| What you need to do |
Please rewrite all the rows below, replacing "clear plastic bin" with "transparent storage bin" and keeping everything else the same. Leave the pictures out.
====== Data supplied
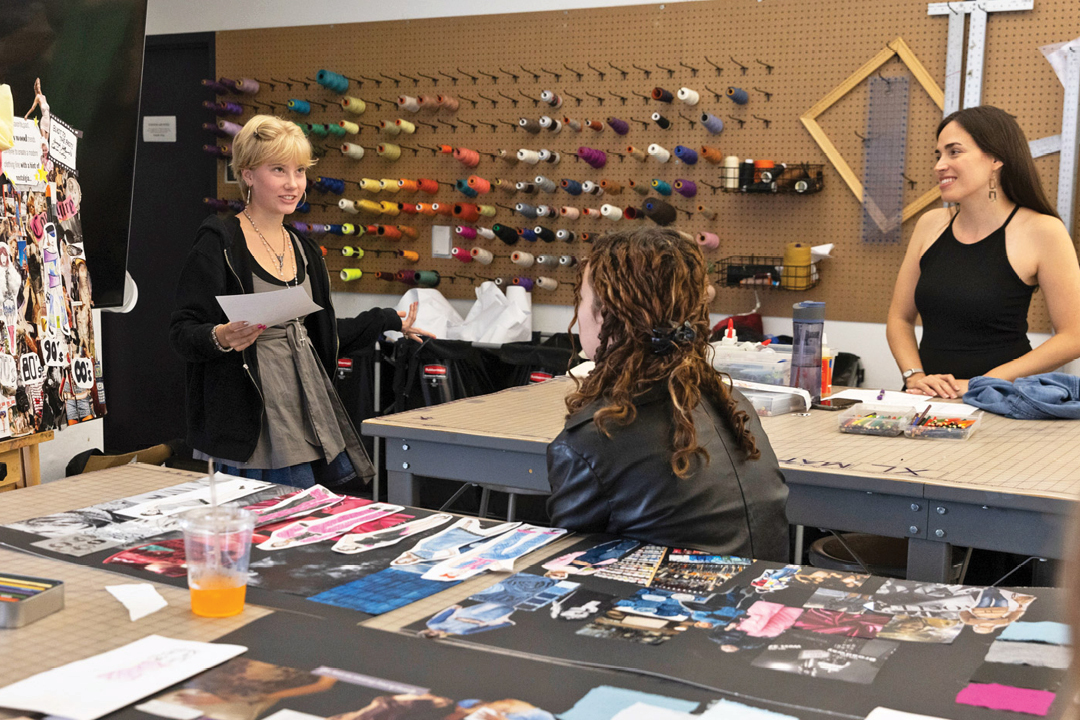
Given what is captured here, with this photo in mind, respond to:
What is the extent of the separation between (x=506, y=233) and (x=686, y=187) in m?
0.91

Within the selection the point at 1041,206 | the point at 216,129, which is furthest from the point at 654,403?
the point at 216,129

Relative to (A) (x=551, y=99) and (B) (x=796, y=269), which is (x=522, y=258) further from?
(B) (x=796, y=269)

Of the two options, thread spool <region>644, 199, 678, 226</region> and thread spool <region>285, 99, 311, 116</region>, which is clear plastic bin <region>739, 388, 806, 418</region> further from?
thread spool <region>285, 99, 311, 116</region>

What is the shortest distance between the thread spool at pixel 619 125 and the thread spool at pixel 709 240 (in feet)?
1.98

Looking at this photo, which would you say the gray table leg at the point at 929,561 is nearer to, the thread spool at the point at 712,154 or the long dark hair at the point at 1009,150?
the long dark hair at the point at 1009,150

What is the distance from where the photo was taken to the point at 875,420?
2516 millimetres

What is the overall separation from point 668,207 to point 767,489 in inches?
118

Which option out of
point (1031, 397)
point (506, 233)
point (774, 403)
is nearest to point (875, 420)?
point (774, 403)

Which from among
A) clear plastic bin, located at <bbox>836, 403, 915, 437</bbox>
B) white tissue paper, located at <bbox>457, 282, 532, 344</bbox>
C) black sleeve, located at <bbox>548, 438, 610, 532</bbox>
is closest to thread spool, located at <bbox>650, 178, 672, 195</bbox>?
white tissue paper, located at <bbox>457, 282, 532, 344</bbox>

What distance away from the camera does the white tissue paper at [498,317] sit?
15.8 feet

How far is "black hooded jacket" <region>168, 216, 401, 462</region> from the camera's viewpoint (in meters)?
2.50

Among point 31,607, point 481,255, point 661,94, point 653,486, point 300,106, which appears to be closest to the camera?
point 31,607

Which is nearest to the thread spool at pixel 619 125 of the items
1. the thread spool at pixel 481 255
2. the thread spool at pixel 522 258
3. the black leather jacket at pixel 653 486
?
the thread spool at pixel 522 258

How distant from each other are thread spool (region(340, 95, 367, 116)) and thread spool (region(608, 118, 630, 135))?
1418 mm
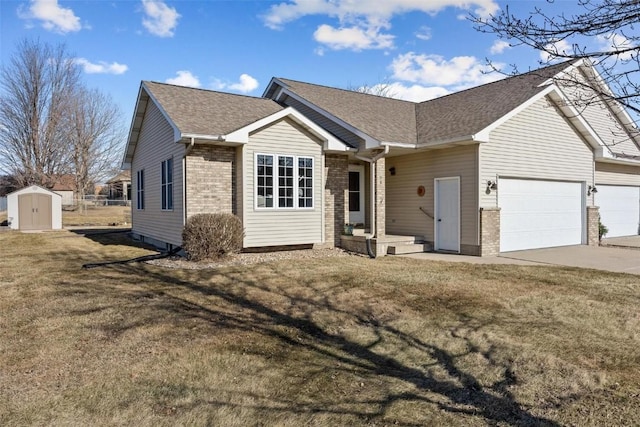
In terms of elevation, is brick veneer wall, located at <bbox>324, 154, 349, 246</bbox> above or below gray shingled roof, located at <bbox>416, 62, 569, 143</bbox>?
below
============
| Solved problem |
Given what is captured here, with this photo in mind, respond to:
What is the extent of the separation between (x=506, y=233) and (x=686, y=187) in m?
0.91

Within the selection the point at 1041,206 | the point at 216,129, which is furthest from the point at 654,403?
the point at 216,129

Relative to (A) (x=551, y=99) and (B) (x=796, y=269), which is (x=522, y=258) further from?
(B) (x=796, y=269)

Of the two options, thread spool <region>644, 199, 678, 226</region> and thread spool <region>285, 99, 311, 116</region>, which is transparent storage bin <region>739, 388, 806, 418</region> further from?
thread spool <region>285, 99, 311, 116</region>

What is the shortest distance between the thread spool at pixel 619 125 and the thread spool at pixel 709 240 (in feet)?
1.98

Looking at this photo, which would you say the gray table leg at the point at 929,561 is nearer to, the thread spool at the point at 712,154 or the long dark hair at the point at 1009,150?
the long dark hair at the point at 1009,150

What is the distance from where the photo was taken to the point at 875,420?
2516 millimetres

What is the overall separation from point 668,207 to point 767,489 in inches?
118

Which option out of
point (1031, 397)
point (506, 233)
point (774, 403)
is nearest to point (875, 420)?
point (774, 403)

Which from among
A) transparent storage bin, located at <bbox>836, 403, 915, 437</bbox>
B) white tissue paper, located at <bbox>457, 282, 532, 344</bbox>
C) black sleeve, located at <bbox>548, 438, 610, 532</bbox>
is closest to thread spool, located at <bbox>650, 178, 672, 195</bbox>?
white tissue paper, located at <bbox>457, 282, 532, 344</bbox>

What distance away from the camera does the white tissue paper at [498,317] sit?
15.8 feet

How far is "black hooded jacket" <region>168, 216, 401, 462</region> from the camera's viewpoint (in meters)?
2.50

Among point 31,607, point 481,255, point 661,94, point 653,486, point 300,106, which appears to be closest to the camera?
point 31,607

Which is nearest to the thread spool at pixel 619 125 of the items
1. the thread spool at pixel 481 255
2. the thread spool at pixel 522 258
3. the black leather jacket at pixel 653 486
?
the thread spool at pixel 522 258

How distant from each other are thread spool (region(340, 95, 367, 116)) and thread spool (region(608, 118, 630, 135))?
1418 mm
In terms of elevation, is brick veneer wall, located at <bbox>324, 154, 349, 246</bbox> above or below gray shingled roof, located at <bbox>416, 62, 569, 143</bbox>?
below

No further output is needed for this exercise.